TASK LIST:
(A) How would you render this sentence from the hip replacement passage in Spanish: "This artificial joint can be made of metal, plastic or ceramic."
(B) Write out the part of the hip replacement passage that opens with the words containing "Will my hip" and closes with "to hip replacement?".
(C) According to the hip replacement passage, how long is the typical hospital stay after hip replacement surgery?

What is hip replacement?
A hip replacement procedure replaces a diseased or injured hip with an artificial joint called a prosthesis. This artificial joint can be made of metal, plastic or ceramic. This new hip will act just like a normal hip.
Who should have a hip replacement?
Hip replacement surgery may be considered when pain or loss of movement limits your everyday activities such as walking, bending or when stiffness in your hip limits your ability to move or lift your leg.
Will my hip replacement be cemented?
Hip replacements may be successfully performed with all cemented components as well as with a combination of uncemented and cemented components. Your surgeon will discuss which technique is appropriate for you.
Is there an alternative to hip replacement?
Hip replacement may be recommended only after careful diagnosis of your joint problem. You may benefit from surgery only if you have little pain relief from anti-inflammatory drugs; if you have harmful or unpleasant side effects from your hip medications; or if other treatments, such as physical therapy, do not relieve hip pain.
How long is the hospital stay?
The typical hospital stay after hip replacement surgery is 3-4 days. Most hip replacement patients begin standing and walking with the help of a walking support and a physical therapist the day after surgery. It is important to begin moving after surgery to get your blood flowing. This helps to prevent blood clots from forming in your legs which can occur from lack of activity.
How long is recuperation?
Recovery varies with each person. It is essential that you follow the instructions of your surgeon and physical therapist regarding home care during the first few weeks after surgery. Your physical therapist will instruct you in walking and rehab exercises starting the day after surgery. You should be able to resume most normal light activities of daily living within 3-6 weeks after surgery.

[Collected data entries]
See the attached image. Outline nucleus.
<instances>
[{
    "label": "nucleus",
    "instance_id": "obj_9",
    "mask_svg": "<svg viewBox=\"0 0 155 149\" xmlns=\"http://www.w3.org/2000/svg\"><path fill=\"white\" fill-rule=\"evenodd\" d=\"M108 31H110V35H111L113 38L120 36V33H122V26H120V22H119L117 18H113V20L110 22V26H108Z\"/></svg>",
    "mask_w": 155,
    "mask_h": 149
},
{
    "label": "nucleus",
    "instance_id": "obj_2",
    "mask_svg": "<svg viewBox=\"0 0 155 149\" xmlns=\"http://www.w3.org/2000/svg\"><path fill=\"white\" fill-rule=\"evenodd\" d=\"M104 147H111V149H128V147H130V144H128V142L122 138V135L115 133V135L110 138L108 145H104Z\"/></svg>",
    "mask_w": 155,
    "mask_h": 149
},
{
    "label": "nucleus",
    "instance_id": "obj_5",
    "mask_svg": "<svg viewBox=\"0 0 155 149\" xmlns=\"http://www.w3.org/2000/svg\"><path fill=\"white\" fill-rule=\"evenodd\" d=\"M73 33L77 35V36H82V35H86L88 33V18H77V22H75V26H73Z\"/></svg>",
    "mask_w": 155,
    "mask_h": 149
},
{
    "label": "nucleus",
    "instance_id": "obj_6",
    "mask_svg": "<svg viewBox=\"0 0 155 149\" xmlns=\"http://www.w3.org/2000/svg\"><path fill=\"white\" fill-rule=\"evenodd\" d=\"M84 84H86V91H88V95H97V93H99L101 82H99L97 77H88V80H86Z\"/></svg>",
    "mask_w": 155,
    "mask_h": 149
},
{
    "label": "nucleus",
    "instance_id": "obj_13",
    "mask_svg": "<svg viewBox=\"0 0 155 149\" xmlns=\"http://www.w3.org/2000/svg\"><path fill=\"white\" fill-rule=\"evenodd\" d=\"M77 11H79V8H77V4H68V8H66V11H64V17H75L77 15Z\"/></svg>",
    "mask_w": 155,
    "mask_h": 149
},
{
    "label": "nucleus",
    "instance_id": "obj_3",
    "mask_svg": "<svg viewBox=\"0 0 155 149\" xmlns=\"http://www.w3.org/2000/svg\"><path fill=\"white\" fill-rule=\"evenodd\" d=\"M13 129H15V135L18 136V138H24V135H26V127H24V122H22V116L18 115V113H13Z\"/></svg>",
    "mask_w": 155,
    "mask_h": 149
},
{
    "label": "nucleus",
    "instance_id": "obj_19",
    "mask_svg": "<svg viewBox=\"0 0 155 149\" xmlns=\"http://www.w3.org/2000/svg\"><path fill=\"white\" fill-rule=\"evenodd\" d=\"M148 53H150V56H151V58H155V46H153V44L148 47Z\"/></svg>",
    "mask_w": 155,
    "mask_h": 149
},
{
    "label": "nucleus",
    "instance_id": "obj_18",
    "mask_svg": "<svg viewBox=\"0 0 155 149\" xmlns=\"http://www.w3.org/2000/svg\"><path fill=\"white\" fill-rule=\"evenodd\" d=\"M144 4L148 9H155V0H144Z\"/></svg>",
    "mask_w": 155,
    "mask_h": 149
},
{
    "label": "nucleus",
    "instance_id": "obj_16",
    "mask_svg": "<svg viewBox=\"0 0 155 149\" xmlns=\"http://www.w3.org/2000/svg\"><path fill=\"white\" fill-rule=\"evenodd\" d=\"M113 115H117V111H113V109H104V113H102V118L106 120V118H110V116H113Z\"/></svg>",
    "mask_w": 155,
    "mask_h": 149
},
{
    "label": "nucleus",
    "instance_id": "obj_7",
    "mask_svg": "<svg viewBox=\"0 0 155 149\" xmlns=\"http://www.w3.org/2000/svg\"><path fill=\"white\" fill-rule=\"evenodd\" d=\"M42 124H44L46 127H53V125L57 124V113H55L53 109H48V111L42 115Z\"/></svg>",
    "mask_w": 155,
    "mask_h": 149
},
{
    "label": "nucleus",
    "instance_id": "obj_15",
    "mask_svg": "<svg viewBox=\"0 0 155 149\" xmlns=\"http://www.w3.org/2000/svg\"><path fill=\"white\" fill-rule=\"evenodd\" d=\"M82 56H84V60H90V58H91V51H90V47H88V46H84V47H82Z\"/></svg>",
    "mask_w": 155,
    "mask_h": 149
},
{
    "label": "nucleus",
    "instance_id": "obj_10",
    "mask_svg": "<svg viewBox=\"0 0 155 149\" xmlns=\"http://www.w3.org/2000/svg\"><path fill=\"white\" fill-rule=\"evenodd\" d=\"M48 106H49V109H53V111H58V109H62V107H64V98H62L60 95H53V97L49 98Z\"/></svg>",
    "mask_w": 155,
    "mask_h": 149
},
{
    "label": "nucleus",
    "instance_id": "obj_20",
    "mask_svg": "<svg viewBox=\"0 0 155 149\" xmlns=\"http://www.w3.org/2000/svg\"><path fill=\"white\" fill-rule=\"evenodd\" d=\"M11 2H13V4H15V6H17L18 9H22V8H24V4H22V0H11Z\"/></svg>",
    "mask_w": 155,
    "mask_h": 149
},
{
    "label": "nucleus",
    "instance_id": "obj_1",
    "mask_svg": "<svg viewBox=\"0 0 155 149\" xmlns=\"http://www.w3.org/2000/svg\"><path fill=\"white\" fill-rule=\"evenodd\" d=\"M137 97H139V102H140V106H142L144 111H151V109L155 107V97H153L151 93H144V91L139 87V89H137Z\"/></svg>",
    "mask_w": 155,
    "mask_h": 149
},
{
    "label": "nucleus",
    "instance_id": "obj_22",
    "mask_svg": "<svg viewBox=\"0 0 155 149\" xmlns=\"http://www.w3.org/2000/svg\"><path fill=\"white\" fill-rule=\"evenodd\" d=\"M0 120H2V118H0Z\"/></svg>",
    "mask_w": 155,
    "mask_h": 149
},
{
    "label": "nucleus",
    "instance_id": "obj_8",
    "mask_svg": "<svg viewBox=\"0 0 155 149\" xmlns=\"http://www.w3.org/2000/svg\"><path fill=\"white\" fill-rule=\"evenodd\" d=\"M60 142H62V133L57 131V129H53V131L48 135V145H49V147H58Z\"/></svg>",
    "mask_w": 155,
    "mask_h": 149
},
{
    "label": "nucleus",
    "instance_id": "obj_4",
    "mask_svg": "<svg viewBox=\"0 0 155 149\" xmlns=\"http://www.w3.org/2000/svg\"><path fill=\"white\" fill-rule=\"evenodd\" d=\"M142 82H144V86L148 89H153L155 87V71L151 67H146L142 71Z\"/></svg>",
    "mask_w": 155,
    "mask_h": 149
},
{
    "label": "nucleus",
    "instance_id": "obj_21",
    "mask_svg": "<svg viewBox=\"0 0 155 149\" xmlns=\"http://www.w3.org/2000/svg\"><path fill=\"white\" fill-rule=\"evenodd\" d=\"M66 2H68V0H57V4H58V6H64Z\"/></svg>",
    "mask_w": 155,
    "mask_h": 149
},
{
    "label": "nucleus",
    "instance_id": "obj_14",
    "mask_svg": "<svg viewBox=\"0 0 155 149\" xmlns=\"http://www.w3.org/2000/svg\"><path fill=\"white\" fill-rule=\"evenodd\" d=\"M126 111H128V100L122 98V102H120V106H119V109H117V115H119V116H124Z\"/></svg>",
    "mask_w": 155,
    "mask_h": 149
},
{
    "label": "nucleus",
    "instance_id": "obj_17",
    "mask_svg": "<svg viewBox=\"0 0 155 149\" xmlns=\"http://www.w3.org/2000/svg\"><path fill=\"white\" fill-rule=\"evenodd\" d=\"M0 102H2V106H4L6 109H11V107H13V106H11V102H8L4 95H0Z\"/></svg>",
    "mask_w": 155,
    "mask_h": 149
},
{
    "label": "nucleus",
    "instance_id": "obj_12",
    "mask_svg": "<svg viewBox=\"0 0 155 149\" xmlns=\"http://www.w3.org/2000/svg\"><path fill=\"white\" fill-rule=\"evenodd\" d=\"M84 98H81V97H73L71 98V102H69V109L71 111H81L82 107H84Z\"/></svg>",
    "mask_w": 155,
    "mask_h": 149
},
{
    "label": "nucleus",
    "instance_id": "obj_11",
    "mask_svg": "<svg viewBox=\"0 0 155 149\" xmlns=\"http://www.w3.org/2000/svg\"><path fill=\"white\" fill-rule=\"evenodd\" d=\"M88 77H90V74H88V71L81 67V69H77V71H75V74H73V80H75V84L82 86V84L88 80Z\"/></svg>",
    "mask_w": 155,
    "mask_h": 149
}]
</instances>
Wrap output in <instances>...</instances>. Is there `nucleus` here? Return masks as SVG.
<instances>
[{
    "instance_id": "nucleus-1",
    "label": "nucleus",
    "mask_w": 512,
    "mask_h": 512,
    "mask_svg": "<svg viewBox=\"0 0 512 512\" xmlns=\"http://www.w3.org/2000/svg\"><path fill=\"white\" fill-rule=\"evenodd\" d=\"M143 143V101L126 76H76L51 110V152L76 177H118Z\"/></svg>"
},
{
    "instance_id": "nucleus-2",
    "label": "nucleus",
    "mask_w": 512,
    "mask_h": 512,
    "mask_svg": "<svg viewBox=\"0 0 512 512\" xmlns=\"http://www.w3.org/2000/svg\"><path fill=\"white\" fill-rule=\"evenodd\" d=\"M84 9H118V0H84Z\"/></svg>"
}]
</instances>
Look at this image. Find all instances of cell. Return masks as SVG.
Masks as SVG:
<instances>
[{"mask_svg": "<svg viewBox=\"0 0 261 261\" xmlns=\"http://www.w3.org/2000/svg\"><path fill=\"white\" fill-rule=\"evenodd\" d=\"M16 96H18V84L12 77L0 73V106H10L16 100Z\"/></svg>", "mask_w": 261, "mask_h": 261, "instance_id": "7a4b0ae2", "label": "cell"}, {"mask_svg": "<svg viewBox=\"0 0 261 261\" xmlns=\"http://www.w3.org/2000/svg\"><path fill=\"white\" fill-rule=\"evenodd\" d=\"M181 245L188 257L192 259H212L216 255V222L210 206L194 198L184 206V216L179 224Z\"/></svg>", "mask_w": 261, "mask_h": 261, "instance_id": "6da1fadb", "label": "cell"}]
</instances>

EXERCISE ANSWERS:
(A) Esta articulación artificial puede estar hecha de metal, plástico o cerámica.

(B)
Will my hip replacement be cemented?
Hip replacements may be successfully performed with all cemented components as well as with a combination of uncemented and cemented components. Your surgeon will discuss which technique is appropriate for you.
Is there an alternative to hip replacement?

(C) The typical hospital stay is 3-4 days.